Kitab Al Insan Al Kamil karangan Abdulkarim Jailany telah tersebar di Indonesia (Malaka) bersama-sama dengan karangan Fiqih lainnya. Dalam kitab tersebut, banyak diceritakan tentang Nabi Khidhir yang disebut masih hidup. Diceritakan juga tentang tujuh petala bumi yang artinya ialah tujuh lapis bumi yang masing-masingnya didiami oleh makhluk berbagai macam bentuknya. Menurut kitab tersebut, di laut juga terdapat makhluk yang mempunyai masyarakat sendiri. 
Maka disusunlah dongeng itu, dijadikan khayal untuk "tuah" raja. Karena Nabi Khidhir dalam tafsir merupakan wazir dari Sultan Iskandar Zul Qarnain, maka Nabi Khidhir juga yang menjadi Wali Hakim untuk menikahkan puterinya Raja Kida Hindi dengan Sultan Iskandar. Sang puteri ialah "Syahrul Bariyah". Inspirasinya diambil dari Al Qur' an, Surat "Lam Yakun" terdapat dua kalimat yang hampir sama, yaitu Khairul Bariyah, artinya manusia yang baik dan Syarul Bariyah, artinya manusia yang jahat. Maka dari itu nama tuan puteri menyerupai kedua kalimat tersebut, yaitu Syahrul Bariyah, yang artinya ialah "bulan orang". Tidaklah dipikirkan lagi apa arti dari nama yang demikian, melainkan yang terpenting indah bacaannya, “Syahrul Bariyah”.

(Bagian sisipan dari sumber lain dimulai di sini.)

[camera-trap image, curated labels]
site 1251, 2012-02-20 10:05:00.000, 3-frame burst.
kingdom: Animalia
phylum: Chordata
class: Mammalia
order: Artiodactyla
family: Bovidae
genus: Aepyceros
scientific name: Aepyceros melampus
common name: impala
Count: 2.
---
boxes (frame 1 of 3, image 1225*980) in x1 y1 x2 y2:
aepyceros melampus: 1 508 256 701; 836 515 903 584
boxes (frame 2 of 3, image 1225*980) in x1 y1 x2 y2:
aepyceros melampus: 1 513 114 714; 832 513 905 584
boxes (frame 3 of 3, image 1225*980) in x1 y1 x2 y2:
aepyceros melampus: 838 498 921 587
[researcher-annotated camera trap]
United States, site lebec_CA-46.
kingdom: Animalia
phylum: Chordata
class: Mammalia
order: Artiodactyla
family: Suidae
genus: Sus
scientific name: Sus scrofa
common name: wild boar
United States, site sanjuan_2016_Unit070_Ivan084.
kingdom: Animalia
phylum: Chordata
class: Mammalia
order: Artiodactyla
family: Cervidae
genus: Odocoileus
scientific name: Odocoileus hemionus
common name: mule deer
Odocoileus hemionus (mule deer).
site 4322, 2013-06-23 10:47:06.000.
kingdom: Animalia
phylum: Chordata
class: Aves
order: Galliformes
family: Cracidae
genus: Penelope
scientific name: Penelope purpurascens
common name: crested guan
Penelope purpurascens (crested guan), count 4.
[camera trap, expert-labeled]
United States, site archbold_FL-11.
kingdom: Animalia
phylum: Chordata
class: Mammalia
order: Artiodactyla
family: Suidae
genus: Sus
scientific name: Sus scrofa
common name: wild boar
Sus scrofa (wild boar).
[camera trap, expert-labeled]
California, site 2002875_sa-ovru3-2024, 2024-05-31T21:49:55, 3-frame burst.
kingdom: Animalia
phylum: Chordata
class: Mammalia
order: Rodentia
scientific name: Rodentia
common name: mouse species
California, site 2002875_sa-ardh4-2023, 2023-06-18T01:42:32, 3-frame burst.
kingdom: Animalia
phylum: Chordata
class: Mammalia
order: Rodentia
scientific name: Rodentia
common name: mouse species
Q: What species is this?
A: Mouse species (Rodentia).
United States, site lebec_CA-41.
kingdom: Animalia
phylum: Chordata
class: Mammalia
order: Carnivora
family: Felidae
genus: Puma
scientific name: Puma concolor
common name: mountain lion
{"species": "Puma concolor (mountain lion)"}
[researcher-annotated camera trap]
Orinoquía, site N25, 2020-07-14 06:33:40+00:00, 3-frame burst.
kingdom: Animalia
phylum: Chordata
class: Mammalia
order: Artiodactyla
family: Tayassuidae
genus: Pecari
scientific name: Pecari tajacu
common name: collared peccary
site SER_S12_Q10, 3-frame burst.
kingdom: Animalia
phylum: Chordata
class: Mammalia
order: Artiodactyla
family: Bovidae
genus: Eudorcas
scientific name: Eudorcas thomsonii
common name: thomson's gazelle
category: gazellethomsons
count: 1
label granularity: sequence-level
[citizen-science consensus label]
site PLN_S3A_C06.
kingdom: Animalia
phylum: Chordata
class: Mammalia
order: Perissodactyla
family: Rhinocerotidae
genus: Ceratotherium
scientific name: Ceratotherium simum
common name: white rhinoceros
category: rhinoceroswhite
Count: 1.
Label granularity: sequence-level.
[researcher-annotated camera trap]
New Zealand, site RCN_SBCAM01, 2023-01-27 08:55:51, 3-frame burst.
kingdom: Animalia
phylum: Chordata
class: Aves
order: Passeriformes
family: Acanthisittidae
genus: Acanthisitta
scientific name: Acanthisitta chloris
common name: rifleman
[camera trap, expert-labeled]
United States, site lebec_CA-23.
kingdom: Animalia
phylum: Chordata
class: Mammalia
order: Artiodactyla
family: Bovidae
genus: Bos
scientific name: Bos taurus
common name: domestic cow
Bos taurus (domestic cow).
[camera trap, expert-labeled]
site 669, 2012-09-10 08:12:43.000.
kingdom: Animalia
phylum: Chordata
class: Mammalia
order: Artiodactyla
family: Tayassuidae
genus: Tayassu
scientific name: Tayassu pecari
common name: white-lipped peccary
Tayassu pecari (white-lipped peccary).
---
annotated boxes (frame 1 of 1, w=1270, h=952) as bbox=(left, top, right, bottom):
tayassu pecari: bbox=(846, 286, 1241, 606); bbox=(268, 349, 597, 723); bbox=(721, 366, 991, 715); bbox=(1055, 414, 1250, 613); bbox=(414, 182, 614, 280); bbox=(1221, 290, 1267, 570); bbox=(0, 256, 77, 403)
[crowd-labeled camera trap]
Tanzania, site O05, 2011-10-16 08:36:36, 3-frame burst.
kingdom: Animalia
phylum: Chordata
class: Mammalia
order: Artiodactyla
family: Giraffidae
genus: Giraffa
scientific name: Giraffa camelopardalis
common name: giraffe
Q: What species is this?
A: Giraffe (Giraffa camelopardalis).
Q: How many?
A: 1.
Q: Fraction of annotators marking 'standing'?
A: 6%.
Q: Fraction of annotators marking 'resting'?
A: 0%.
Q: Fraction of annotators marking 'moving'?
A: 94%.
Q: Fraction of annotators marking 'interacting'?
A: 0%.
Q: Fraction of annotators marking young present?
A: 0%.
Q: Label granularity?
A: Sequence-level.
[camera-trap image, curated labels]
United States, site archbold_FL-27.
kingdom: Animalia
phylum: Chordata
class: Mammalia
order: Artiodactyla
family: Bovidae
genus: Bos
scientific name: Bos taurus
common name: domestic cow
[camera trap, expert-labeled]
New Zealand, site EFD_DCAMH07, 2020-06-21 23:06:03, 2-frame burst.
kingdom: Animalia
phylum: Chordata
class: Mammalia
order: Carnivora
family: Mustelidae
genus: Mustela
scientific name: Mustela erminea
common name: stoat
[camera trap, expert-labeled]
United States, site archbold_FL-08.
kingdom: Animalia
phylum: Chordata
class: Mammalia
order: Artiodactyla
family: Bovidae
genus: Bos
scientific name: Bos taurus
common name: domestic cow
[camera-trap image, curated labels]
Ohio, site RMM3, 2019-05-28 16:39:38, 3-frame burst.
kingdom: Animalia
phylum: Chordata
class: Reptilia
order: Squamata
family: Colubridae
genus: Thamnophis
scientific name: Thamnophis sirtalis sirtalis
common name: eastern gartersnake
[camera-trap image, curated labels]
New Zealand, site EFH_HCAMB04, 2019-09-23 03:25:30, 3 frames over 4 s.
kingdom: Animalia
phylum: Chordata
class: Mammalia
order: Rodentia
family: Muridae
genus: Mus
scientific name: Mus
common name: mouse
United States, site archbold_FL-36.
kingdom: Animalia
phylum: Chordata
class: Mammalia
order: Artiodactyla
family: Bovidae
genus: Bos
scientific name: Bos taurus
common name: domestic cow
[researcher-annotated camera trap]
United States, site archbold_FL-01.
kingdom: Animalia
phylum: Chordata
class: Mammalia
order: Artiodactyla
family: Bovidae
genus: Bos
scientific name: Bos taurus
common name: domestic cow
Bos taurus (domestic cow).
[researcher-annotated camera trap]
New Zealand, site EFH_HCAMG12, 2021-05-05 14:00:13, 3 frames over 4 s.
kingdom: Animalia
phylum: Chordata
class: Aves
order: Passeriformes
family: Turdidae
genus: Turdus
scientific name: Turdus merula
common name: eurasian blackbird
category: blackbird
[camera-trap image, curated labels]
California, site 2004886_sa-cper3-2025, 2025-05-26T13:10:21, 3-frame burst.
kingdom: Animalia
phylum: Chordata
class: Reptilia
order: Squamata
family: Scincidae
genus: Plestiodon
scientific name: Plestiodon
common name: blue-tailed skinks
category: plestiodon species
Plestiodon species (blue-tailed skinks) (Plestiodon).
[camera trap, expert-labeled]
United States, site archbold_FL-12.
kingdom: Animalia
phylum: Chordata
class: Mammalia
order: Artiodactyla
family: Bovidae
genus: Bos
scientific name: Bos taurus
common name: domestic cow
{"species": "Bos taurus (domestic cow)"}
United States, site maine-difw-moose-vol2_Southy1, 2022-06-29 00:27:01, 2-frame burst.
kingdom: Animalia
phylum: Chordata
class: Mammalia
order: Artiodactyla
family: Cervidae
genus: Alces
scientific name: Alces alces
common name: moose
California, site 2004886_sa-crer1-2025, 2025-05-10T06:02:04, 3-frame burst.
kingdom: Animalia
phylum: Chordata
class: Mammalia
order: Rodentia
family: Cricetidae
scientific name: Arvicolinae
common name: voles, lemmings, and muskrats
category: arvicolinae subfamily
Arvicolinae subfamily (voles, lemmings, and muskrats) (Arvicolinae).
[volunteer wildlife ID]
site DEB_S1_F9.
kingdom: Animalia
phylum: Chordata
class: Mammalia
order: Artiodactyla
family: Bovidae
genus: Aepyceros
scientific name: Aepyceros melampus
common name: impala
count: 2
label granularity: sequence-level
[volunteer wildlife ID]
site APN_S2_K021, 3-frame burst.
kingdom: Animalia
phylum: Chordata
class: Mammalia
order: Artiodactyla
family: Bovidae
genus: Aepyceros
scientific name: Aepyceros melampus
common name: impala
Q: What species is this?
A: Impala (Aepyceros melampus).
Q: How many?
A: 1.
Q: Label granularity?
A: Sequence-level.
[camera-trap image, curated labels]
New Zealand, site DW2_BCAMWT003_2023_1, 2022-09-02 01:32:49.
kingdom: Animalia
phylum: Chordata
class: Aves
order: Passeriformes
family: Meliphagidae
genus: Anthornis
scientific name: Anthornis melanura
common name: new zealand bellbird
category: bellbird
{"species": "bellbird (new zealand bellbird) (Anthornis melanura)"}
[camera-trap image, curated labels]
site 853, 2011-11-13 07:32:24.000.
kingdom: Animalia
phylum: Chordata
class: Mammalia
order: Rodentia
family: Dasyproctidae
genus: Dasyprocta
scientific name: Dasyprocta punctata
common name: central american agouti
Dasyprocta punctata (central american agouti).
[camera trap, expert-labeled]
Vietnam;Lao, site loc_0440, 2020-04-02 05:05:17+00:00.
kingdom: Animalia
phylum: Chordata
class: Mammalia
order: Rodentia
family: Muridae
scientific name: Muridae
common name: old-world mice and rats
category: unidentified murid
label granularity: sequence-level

Pernikahan puteri Syahrul Bariyah dengan Sultan Iskandar Zul Qarnain, menghasilkan seorang putera yang diberi nama Aristun Syah. Apabila kita selidiki nama-nama raja Persia dan Iran, tidak terdapat nama "Aristun”, yang ada hanyalah nama Aristo, filsuf terkenal murid dari Plato. Aristo adalah guru yang mendidik Iskandar sebelum baginda menjadi raja. Ahli-ahli sejarah filsafat menyatakan bahwa Iskandar berjasa mempertemukan Filsafat Yunani dengan mistik India, karena pada dirinya sangat besar pengaruh ajaran Aristoteles. Tetapi menurut sejarah tidak ada anak Iskandar yang bernama Aristo atau Aristun.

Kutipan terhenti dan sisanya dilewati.